WRITTEN EXERCISE
Print every one of the rows below word for word, keeping their order and wording unchanged.

TASK INPUT
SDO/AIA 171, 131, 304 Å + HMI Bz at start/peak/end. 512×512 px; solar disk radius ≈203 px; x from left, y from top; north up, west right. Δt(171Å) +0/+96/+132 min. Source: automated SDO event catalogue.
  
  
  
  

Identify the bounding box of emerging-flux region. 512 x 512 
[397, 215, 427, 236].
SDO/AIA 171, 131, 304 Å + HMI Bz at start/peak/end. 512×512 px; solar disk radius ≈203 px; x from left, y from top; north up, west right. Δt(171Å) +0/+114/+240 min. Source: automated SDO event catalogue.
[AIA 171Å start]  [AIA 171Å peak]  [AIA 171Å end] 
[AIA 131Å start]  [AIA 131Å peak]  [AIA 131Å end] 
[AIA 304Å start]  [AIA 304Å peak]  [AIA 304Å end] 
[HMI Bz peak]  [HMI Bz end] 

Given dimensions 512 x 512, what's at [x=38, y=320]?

FULL SOLUTION
SDO/AIA 171, 131, 304 Å + HMI Bz at start/peak/end. 512×512 px; solar disk radius ≈203 px; x from left, y from top; north up, west right. Δt(171Å) +0/+96/+132 min. Source: automated SDO event catalogue.
  
  
  
  

Identify the bounding box of emerging-flux region. 512 x 512 
[397, 215, 427, 236].
SDO/AIA 171, 131, 304 Å + HMI Bz at start/peak/end. 512×512 px; solar disk radius ≈203 px; x from left, y from top; north up, west right. Δt(171Å) +0/+114/+240 min. Source: automated SDO event catalogue.
[AIA 171Å start]  [AIA 171Å peak]  [AIA 171Å end] 
[AIA 131Å start]  [AIA 131Å peak]  [AIA 131Å end] 
[AIA 304Å start]  [AIA 304Å peak]  [AIA 304Å end] 
[HMI Bz peak]  [HMI Bz end] 

Given dimensions 512 x 512, what's at [x=38, y=320]?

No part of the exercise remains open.